HandsHuman

Hands Pictures

The word ‘hand’ hardly needs explaining as a noun. Everyone knows what a hand is, where it is, what it looks like and what it does. And it what it does or what hands can do that is so amazing. We take for granted every movement of our hands during our daily lives. We speak of hand workers, people who actually work with their hands. From the navvy who digs ditches, to the joiner who fashions fine furniture. We speak of handicrafts, generally meaning the making of decorative items. And we speak of handmade, hand painted, handwritten and numerous other words beginning with hand.

However, effectively we are all hand workers, irrespective of what we are engaged in. We all use our hands to a far greater extent than we realise and many hand movements are automatic. It is also incredible to what extent hands can be trained. Just think of the finger speed of a musician, or the clever sleight-of-hand of a conjurer. These pictures illustrate just a fraction of what hands are used for and what hands are capable of.

Hands are very important to the sense of touch, which is the first of the senses to develop in a baby and is even operating inside the womb. In layman’s terms the sense of touch works like this: the human body has about five million sensory nerve receptors on the skin, which send electrical pulses to special cells called ‘neurons’. The neurons relay the signal to the spinal cord, which passes it to the brain. This ‘somatosensory system’ probably evolved to protect the body by it experiencing sensations like pain or heat, causing the individual to take action to end the feeling.

The hands use a disproportionate amount of the somatosensory cortex, that part of the brain that interprets what we are sensing. This fact shows the importance of hands in the physiology of the senses.

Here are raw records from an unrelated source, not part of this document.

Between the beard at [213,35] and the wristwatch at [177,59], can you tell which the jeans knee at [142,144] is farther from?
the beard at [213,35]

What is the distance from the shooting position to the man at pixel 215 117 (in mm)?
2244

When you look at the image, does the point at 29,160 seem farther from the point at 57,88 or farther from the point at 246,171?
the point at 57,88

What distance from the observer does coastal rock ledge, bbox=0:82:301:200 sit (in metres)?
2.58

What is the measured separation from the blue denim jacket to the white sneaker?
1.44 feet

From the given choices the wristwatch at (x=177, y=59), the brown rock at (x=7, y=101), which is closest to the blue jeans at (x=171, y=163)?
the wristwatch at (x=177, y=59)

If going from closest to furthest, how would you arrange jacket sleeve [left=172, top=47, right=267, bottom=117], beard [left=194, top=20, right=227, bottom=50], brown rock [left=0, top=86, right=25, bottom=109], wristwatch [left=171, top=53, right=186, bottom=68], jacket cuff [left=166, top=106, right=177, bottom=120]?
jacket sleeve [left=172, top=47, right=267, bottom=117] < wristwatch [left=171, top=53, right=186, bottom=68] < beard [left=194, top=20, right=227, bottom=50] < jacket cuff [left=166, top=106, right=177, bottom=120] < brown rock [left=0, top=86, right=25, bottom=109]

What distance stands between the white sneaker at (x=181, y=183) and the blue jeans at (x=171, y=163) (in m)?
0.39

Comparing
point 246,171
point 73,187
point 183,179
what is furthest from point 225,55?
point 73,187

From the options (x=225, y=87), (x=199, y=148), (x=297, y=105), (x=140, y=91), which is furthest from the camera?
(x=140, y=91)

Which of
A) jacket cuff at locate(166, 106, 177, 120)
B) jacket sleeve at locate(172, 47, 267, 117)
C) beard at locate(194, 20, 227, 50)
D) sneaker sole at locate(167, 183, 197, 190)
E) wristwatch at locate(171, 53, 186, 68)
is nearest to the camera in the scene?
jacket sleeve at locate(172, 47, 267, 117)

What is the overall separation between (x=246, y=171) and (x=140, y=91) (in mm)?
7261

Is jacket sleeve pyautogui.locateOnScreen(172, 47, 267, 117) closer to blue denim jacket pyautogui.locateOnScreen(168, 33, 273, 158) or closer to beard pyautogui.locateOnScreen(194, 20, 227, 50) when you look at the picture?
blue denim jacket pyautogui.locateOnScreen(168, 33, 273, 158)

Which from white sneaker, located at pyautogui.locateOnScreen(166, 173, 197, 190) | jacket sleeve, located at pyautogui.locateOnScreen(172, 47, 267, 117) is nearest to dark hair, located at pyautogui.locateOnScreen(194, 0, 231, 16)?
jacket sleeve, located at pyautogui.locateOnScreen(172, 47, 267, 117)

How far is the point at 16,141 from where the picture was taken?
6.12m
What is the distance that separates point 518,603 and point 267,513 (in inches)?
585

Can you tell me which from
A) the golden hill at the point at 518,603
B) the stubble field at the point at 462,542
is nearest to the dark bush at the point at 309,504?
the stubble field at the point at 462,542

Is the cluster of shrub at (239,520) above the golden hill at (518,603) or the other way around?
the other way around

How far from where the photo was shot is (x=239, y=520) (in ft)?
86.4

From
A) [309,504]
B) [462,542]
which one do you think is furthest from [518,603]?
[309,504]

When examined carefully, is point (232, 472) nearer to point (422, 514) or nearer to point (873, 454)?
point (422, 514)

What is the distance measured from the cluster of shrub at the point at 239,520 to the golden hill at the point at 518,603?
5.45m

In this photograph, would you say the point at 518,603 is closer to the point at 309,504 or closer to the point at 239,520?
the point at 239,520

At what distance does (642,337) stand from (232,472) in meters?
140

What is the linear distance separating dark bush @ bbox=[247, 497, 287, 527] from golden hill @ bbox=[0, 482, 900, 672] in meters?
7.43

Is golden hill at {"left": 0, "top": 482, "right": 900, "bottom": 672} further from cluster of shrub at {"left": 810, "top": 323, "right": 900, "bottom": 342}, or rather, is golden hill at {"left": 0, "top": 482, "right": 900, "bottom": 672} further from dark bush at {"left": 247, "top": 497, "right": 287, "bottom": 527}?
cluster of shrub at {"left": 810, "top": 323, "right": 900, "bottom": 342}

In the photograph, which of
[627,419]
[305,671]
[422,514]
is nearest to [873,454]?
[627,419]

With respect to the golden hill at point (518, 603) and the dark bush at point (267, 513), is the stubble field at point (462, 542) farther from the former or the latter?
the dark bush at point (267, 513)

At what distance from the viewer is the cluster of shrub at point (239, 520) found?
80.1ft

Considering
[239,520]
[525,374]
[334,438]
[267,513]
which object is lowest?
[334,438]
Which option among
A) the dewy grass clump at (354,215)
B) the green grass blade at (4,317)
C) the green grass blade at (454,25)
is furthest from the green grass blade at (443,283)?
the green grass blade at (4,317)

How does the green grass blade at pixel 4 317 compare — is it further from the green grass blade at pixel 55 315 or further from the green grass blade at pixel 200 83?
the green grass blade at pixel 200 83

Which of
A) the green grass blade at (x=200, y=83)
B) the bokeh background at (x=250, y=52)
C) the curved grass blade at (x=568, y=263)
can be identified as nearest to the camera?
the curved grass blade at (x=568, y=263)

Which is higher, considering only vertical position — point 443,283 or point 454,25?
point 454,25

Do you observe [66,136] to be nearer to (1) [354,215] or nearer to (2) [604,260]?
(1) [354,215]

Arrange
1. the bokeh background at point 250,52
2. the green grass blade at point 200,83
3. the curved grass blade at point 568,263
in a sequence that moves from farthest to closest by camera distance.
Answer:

Hands began to evolve from fins about 400 million years ago, and the fingers emerged later. By 340 million years ago vertebrates were walking around on land with five distinct fingers, where previous species had had seven or even eight. Today all primates apart from spider monkeys have five fingers on each hand. Humans and some apes such as chimpanzees are able to pinch objects between thumb and forefinger, giving them a high level of dexterity in handling small objects and performing complex tasks with their hands.

Humans have been making artistic images of hands for at least 10,000 years. The Cave of Hands in Argentina contains images of hands made by spraying paint through bone pipes to make a silhouette of the hand on the cave wall. Leonardo da Vinci and other Renaissance artists filled sketch books with studies of hands, and hand gestures were very important in their paintings. One of the most well-known of these depictions of hands in art is from ‘the creation of Adam’ on the ceiling of the Sistine Chapel by Michelangelo, where the fingers of God the Father and Man touch in a loving gesture.